Nickelback Beats Song-Theft Lawsuit Over ‘Rockstar’ At Appeals Court: ‘Mere Clichés’ Aren’t Infringement

A federal appeals court has rejected a copyright lawsuit that claimed Nickelback ripped off its 2006 hit “Rockstar” from an earlier song called “Rock Star,” ruling that the band can’t be sued simply for using “clichés” and “singing about being a rockstar.”

Upholding a judge’s decision last year that tossed the case, the U.S. Court of Appeals for the Fifth Circuit ruled Monday that Kirk Johnston had not even come close to proving that Nickelback infringed his earlier song when it released “Rockstar.”

Johnston, the lead singer of a Texas band called Snowblind Revival, had argued that the two songs have such similar lyrics that the lower judge should have ruled that they were “strikingly similar,” but the appeals court sharply disagreed.

“Johnston’s expert categorizes the lyrics into common themes such as ‘making lots of money,’ ‘connections to famous people,’ and ‘references to sports’,” the three-judge panel wrote. “But these broad categories are mere clichés of being a rockstar that are not unique to the rock genre. Singing about being a rockstar is not limited to Johnston.”

Ditto for other lyrics about sports, the appeals court wrote. Johnston’s song included the line “Might buy the Cowboys and that’s how I’ll spend my Sundays,” while Nickelback’s song featured the line “And a bathroom I can play baseball in.”

“These lyrics reference different sports in different contexts, and do not approach the threshold of striking similarity,” the appellate judges wrote. “No reasonable juror would think that Nickelback could have produced its lyric about baseball only by copying Johnston’s lyric about football.”

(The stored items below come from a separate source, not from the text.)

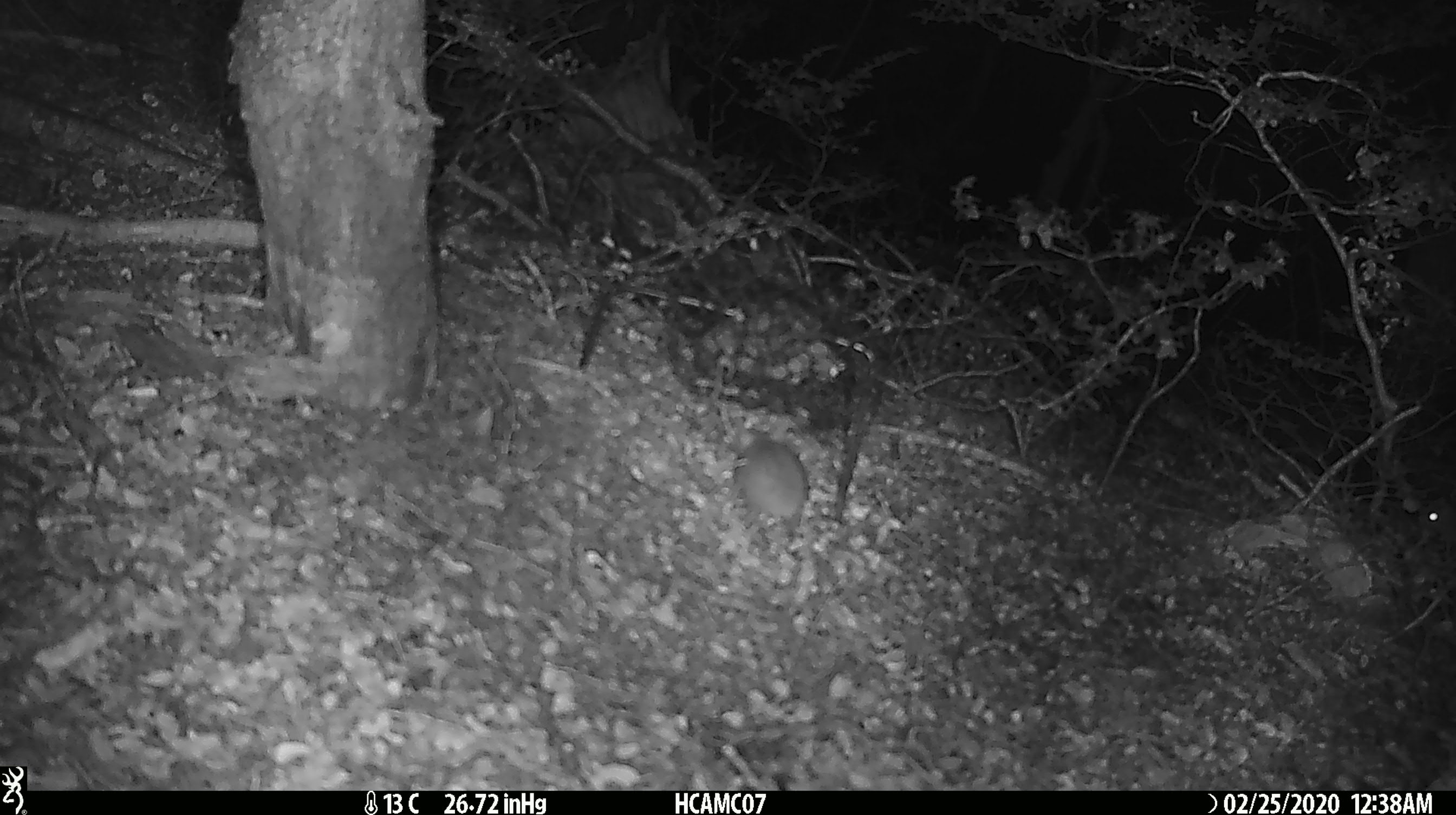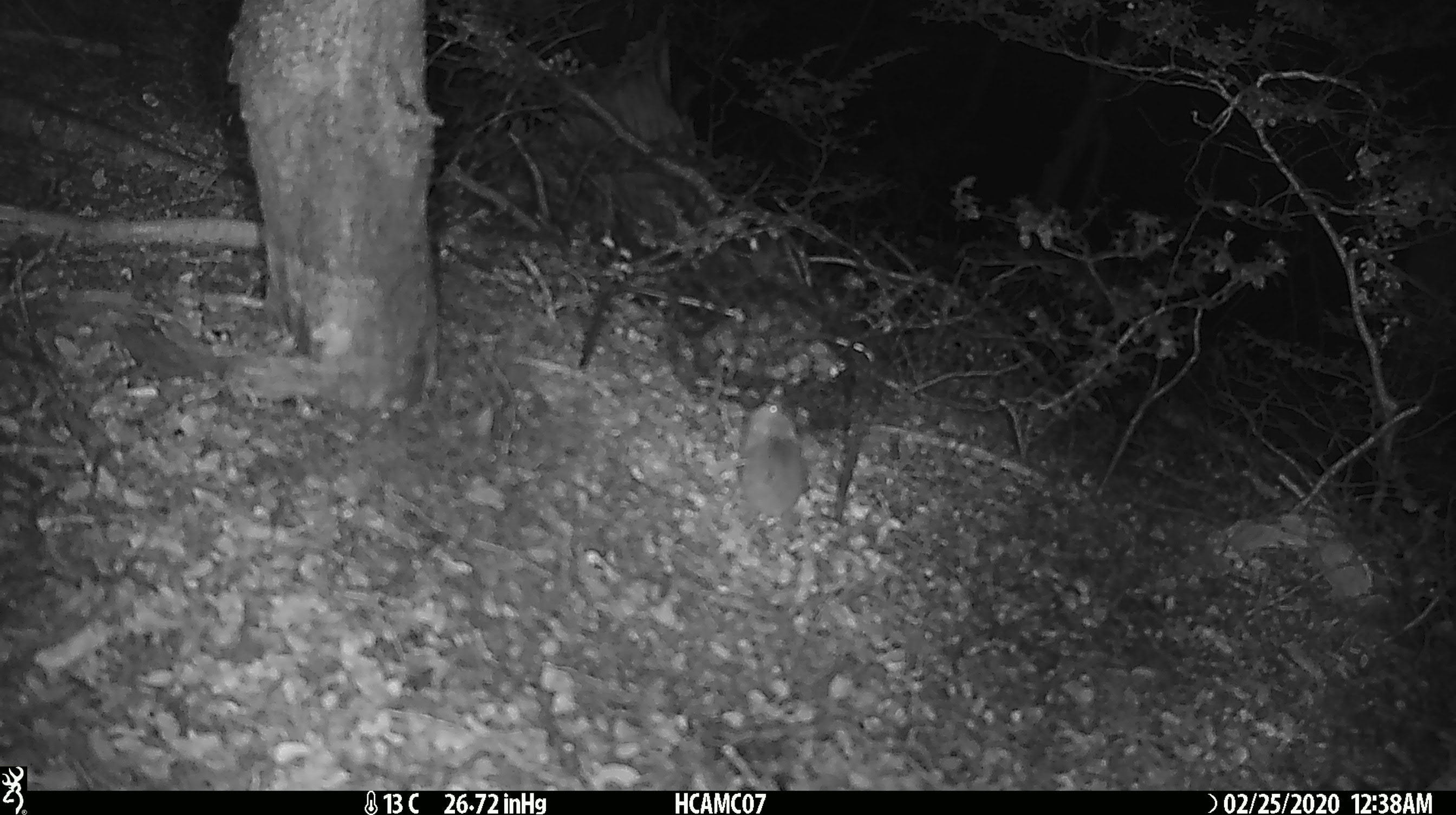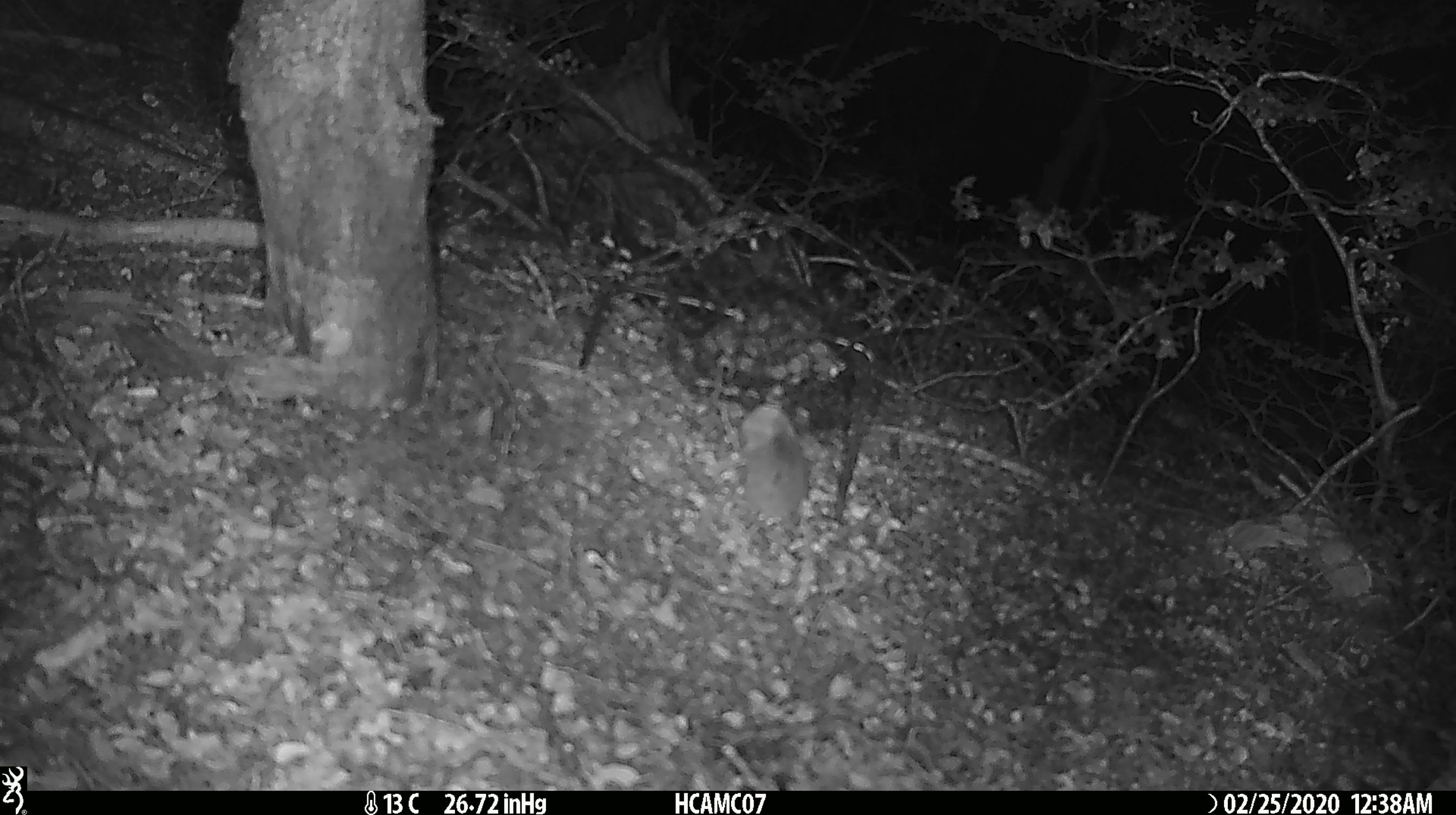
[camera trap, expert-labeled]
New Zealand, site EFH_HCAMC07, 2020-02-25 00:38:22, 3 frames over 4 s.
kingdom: Animalia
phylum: Chordata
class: Mammalia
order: Rodentia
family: Muridae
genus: Mus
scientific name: Mus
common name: mouse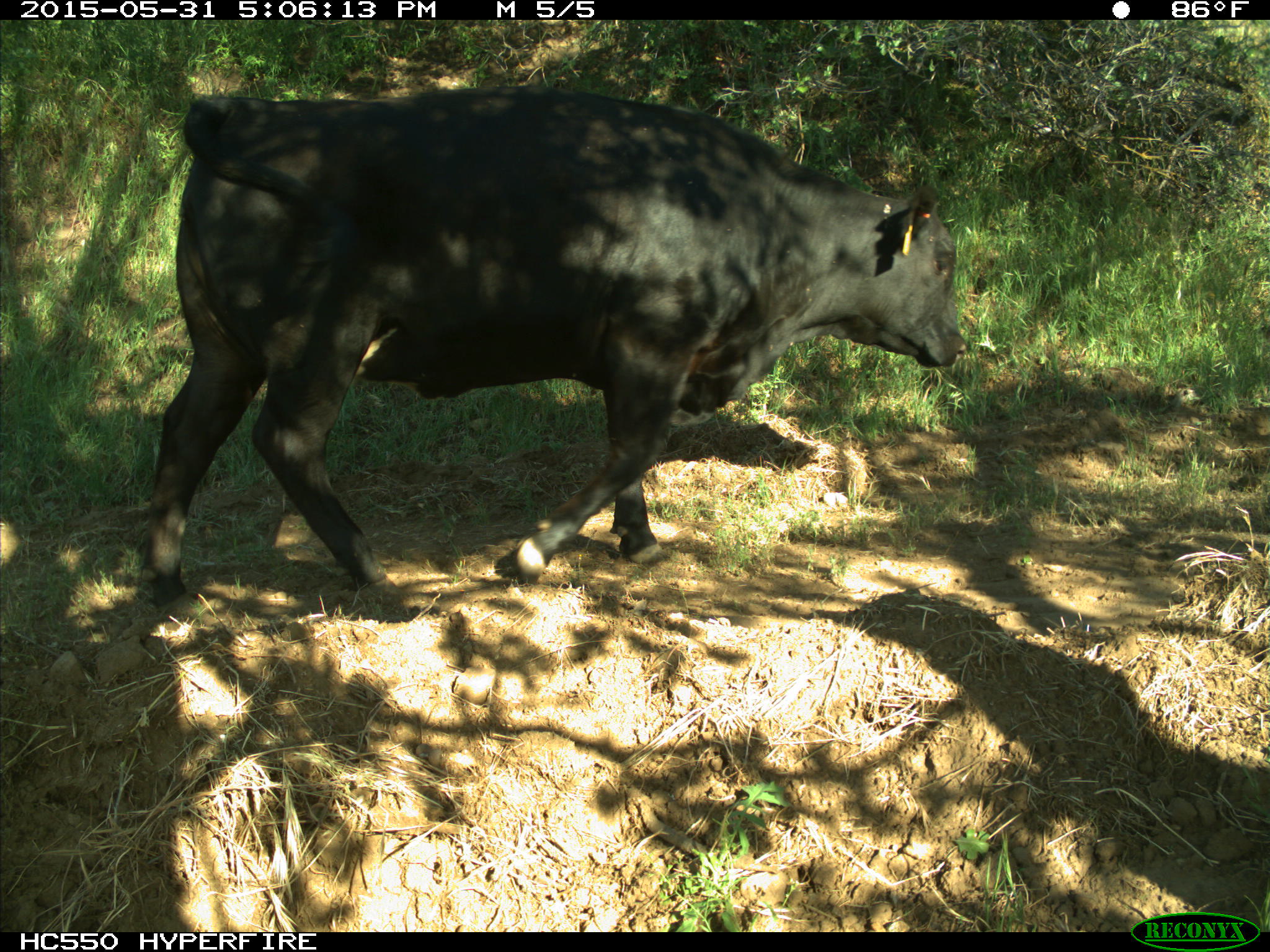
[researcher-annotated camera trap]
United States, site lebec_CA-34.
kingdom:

Released on Nickelback’s 2005 album, All the Right Reasons, “Rockstar” has not aged well with critics. In 2008, the Guardian said the song “makes literally no sense and is the worst thing of all time.” In 2012, Buzzfeed listed it as the second-worst song ever written, citing it as an example of “why everyone hates Nickelback so much.” But the song was a commercial hit, eventually reaching No. 6 on the Billboard Hot 100 in September 2007 and ultimately spending nearly a year on the chart.

Johnston sued in May 2020, claiming the hit song had stolen “substantial portions” of his own “Rock Star,” including the “tempo, song form, melodic structure, harmonic structures and lyrical themes.”  In particular, he cited similar lyrics about rock star lifestyles, making huge amounts of money and having famous friends.

But in March 2023, U.S. District Judge Robert Pitman that Johnston’s case at times “borders on the absurd.” He said any similarities between the two songs were just “outlandish stereotypes and images associated with being a huge, famous, rock star,” and that much of the rest of the songs were different.

“Stated simply, they do not sound alike,” the judge wrote. “Where both songs evoke similar themes, they are rendered dissimilar through the vivid detail of the original expression in Nickelback’s lyrics.”

On Monday, the Fifth Circuit upheld that decision – meaning that, barring an extremely unlikely trip to the U.S. Supreme Court, the case is over for good.

In the ruling, the appeals court also upheld another important finding: That there was zero evidence that frontman Chad Kroeger and the other members of the rock band ever heard Johnston’s earlier song. Such “access” is a key question in any copyright lawsuit; without showing “access”, an accuser like Johnston must prove that two songs are essentially identical.

In appealing that ruling, Johnston argued that his band Snowblind Revival and Nickelback were “moving in relatively the same circles,” or that UMG executives had potentially attended one of his band’s shows at an Austin concert venue. But the appeals court was unmoved, calling it “mere speculation.”

“Inferring access from this evidence would require ‘leaps of logic’ that are not supported by the record,” the appeals court wrote. “A jury would have to infer that the executives Johnston named actually attended Snowblind’s shows or received one of his demo CDs, and that these executives then showed the song to Nickelback. This “chain of hypothetical transmittals is insufficient …especially in the face of testimony from Nickelback members and relevant executives that they had never heard of Johnston’s song.”

Attorneys for both sides did not immediately return requests for comment on Wednesday.